▶ [WORK INSTRUCTIONS]
All of the entries below need repeating exactly, apart from their images.

▶ [MATERIAL SHOWN]
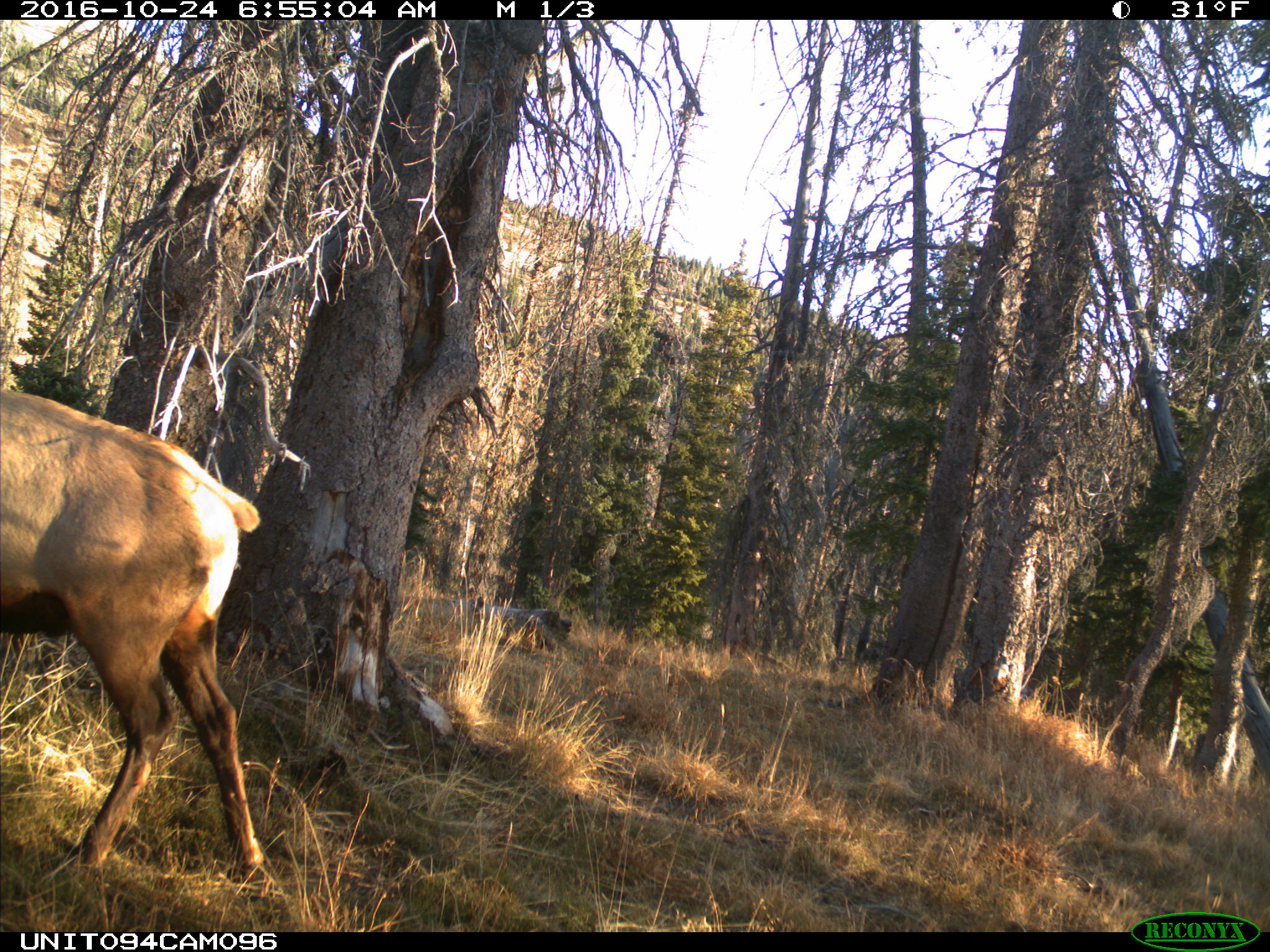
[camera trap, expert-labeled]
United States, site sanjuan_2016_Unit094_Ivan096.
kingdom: Animalia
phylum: Chordata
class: Mammalia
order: Artiodactyla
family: Cervidae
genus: Cervus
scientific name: Cervus elaphus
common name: red deer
Cervus elaphus (red deer).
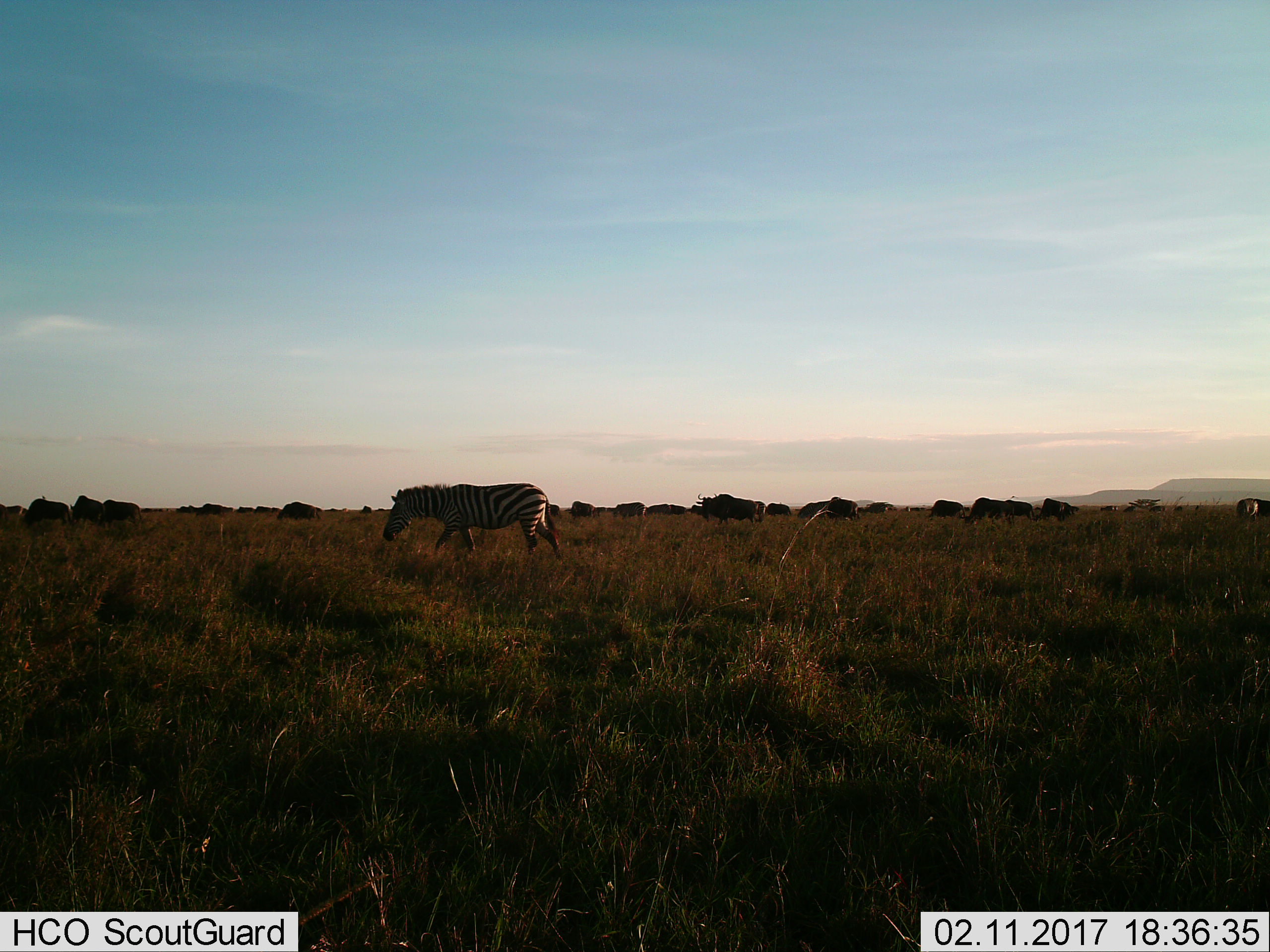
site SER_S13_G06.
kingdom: Animalia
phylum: Chordata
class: Mammalia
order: Artiodactyla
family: Bovidae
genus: Connochaetes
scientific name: Connochaetes taurinus taurinus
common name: blue wildebeest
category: wildebeestblue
Wildebeestblue (blue wildebeest) (Connochaetes taurinus taurinus), count 11-50. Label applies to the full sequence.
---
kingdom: Animalia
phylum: Chordata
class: Mammalia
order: Perissodactyla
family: Equidae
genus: Equus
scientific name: Equus quagga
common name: plains zebra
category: zebraplains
Zebraplains (plains zebra) (Equus quagga), count 1. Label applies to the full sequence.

▶ [SOLUTION TO THE EXERCISE]
[camera trap, expert-labeled]
United States, site sanjuan_2016_Unit094_Ivan096.
kingdom: Animalia
phylum: Chordata
class: Mammalia
order: Artiodactyla
family: Cervidae
genus: Cervus
scientific name: Cervus elaphus
common name: red deer
Cervus elaphus (red deer).
site SER_S13_G06.
kingdom: Animalia
phylum: Chordata
class: Mammalia
order: Artiodactyla
family: Bovidae
genus: Connochaetes
scientific name: Connochaetes taurinus taurinus
common name: blue wildebeest
category: wildebeestblue
Wildebeestblue (blue wildebeest) (Connochaetes taurinus taurinus), count 11-50. Label applies to the full sequence.
---
kingdom: Animalia
phylum: Chordata
class: Mammalia
order: Perissodactyla
family: Equidae
genus: Equus
scientific name: Equus quagga
common name: plains zebra
category: zebraplains
Zebraplains (plains zebra) (Equus quagga), count 1. Label applies to the full sequence.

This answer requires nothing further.